After one song, I spoke again.

“Do you think listening to the radio will make a car fly and gets to the destination sooner?”

“No daddy, of course not, why”

“Well, I was just wondering. Since you knew that Daddy was a little upset about this delay and you still cared to request to turn on the music, I thought you might be thinking music makes the car goes faster”.

For the next fifteen minutes of the drive, we both sat extremely quiet. I peeped at her from the rearview mirror. She looked remorseful. I started to feel bad. Finally, we got to the skating rink. Normally when she gets a little late to her activities or the school, she jumps out of the car and dashes to the building.  But today after she stepped out of the car, despite being late, she turned around and said,

“Bye daddy, I love you”. And then instead of moving forward, she hesitated a bit to wait for my response.

I was stunned. I wasn’t expecting this. I berated her and treated her sarcastically.
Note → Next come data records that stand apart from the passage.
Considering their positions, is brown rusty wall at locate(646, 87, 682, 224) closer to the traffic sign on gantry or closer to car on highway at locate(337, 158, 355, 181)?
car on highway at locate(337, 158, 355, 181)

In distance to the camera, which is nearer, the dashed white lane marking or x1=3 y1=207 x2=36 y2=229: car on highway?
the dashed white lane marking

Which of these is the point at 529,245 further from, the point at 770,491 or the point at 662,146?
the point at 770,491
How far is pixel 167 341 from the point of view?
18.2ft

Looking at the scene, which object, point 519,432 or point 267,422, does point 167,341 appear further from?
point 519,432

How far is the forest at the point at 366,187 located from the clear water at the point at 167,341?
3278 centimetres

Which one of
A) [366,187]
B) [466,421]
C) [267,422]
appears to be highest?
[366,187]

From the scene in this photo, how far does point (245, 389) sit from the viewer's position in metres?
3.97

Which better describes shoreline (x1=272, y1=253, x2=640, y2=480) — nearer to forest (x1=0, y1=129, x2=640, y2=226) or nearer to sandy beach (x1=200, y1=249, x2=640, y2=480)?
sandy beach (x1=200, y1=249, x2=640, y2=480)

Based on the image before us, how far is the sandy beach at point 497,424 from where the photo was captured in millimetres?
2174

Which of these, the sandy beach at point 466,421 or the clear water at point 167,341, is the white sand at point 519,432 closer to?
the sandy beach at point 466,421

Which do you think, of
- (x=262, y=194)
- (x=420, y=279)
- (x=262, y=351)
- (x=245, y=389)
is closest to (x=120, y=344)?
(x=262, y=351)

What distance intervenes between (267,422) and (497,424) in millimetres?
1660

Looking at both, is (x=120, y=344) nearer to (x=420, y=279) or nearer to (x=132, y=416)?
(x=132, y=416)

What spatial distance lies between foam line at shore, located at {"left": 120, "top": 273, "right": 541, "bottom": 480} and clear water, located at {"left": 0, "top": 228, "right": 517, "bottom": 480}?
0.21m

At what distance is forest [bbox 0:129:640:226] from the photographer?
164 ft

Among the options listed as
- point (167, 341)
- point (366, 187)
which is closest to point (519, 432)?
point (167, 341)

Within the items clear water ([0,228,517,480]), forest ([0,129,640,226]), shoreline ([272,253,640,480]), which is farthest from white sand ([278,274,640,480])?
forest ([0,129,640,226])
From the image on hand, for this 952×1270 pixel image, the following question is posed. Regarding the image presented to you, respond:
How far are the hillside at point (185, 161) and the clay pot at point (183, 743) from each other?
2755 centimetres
I thought she would have slammed the car door as she stormed out. But now she is forgiving me. She is extending the olive branch. I felt suddenly small in front of her. Here a nine-year-old was showing more maturity than her forty something year-old father. I was thinking what I would have done had I been in her shoes, such as slamming the door angrily, yet she had been more gracious than me. And I had forgotten that she was only nine years old. What the heck I was thinking about time management when even some college kids can’t follow it? My frustration at work had spilled over to a child’s innocent life. How ugly? I stepped out of the car, gave her a tight hug and said,

“Bye Thamee-Lay, I love you too”.

Suddenly a smile appeared on her face. She realized her dad had forgiven her. She turned around and dashed happily towards the entrance. Tears welled up in my eyes. And that’s why the world needs children, to make us better persons!